Set exercise A.
Please reproduce the section of the motorcycle prototype passage from "In 1976, when" up to and including "another stillborn prototype.".
Set exercise B.
In the motorcycle prototype passage, at what event was the street version of Yamaha's TZ-750A racebike displayed?
------ Passage given ------
Lobster turned out to be a four-stroke 500cc Single, but there was also the tantalizing “Filet Mignon,” a discvalve, square-Four, twin-crank, two-stroke 750 (shown) for which everyone on the race team yearned painfully. It could have made an easy 175 horsepower-as Yamaha’s similar 1983-84 OW-60-based Daytona specials later resoundingly did. Reportedly, Filet Mignon was stopped by crank phasing gear trouble, but you and I know those great guys and gals in Ann Arbor (EPA HQ) never would have let it live anyway. Another hopeful that didn’t make it was the street version of Yamaha’s TZ-750A racebike, shown with lights and full road equipment at the 1972 Tokyo Motor Show.

In 1976, when Kawasaki was racing its KR-750 in Formula 750, we heard constant rumors that a new four-cylinder two-stroke was coming, or that the existing piston-port Triple would get reed valves. Years later, after Kawasaki had abandoned two-stroke pavement racers, unsolicited drawings of this mystery engine appeared in my mailbox-wonderful details of yet another stillborn prototype.

Doesn’t computer modeling make prototypes unnecessary? For lowerperformance equipment, it may, but any time a new design pushes the limits, prototypes have to be built, broken and improved. After all, the model in the computer is just an abstraction from our experience with real things.
------ Given records ------
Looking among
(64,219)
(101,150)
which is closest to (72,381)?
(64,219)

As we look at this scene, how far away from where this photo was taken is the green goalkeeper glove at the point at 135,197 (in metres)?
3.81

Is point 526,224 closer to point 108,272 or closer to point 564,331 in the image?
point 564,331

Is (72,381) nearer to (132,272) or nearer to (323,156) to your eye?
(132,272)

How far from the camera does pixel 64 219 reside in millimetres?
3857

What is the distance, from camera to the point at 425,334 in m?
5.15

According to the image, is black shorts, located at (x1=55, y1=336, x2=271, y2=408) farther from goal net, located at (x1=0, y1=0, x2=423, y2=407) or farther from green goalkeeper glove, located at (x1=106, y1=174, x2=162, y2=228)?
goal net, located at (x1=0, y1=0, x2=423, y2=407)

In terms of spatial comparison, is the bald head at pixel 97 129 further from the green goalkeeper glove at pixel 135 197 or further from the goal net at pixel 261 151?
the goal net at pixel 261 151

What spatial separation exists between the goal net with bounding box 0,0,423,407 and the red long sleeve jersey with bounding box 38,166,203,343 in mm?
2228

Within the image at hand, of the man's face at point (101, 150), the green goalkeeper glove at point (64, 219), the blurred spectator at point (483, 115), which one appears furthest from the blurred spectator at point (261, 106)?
------
------ Given records ------
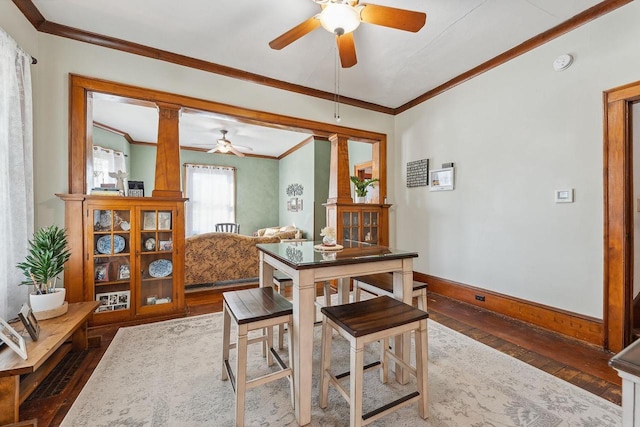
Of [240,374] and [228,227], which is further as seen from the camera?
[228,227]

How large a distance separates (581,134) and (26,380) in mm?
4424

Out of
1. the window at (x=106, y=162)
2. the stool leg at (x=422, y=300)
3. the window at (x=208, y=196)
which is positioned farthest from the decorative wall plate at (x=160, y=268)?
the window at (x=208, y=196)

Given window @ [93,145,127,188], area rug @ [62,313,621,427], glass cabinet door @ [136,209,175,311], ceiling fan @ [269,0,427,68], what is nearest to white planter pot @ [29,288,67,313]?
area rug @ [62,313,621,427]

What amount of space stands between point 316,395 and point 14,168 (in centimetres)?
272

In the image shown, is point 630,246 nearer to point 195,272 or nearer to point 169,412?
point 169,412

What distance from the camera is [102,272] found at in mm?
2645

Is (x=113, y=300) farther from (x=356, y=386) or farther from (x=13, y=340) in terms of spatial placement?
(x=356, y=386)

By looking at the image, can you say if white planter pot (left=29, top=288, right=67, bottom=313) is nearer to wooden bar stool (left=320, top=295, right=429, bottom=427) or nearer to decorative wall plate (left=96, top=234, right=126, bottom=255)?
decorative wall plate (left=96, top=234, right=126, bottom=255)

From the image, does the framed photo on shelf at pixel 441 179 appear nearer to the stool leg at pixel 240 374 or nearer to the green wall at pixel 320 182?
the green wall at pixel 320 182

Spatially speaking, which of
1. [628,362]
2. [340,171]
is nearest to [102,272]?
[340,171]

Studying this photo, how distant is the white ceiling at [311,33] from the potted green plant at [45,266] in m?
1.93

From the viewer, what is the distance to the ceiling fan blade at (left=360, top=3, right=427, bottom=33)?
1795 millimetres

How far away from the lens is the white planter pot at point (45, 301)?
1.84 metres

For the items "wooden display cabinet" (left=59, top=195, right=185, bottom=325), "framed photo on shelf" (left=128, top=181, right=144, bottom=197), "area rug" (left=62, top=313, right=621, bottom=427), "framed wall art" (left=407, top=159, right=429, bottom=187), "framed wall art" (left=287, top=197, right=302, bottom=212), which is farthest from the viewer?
------
------ Given records ------
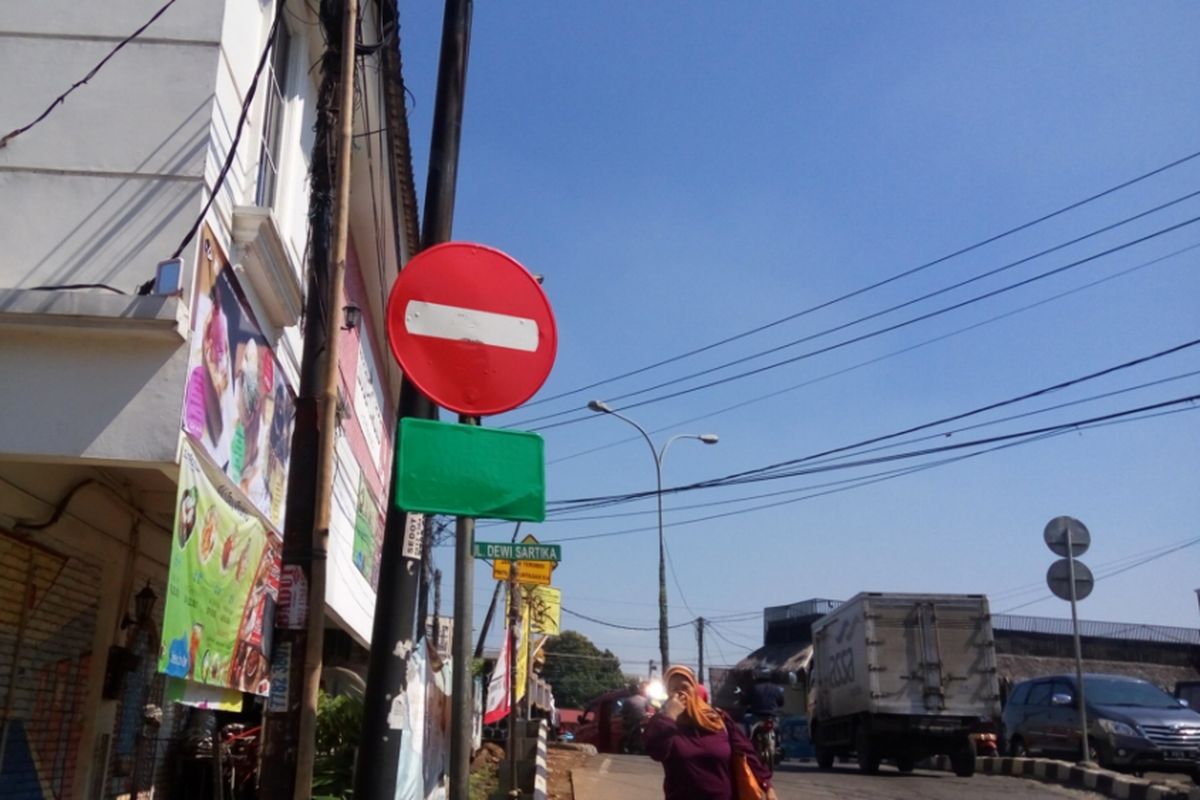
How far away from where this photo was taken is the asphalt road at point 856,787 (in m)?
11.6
------
Expected answer A.
In 1976, when Kawasaki was racing its KR-750 in Formula 750, we heard constant rumors that a new four-cylinder two-stroke was coming, or that the existing piston-port Triple would get reed valves. Years later, after Kawasaki had abandoned two-stroke pavement racers, unsolicited drawings of this mystery engine appeared in my mailbox-wonderful details of yet another stillborn prototype.

Expected answer B.
The 1972 Tokyo Motor Show.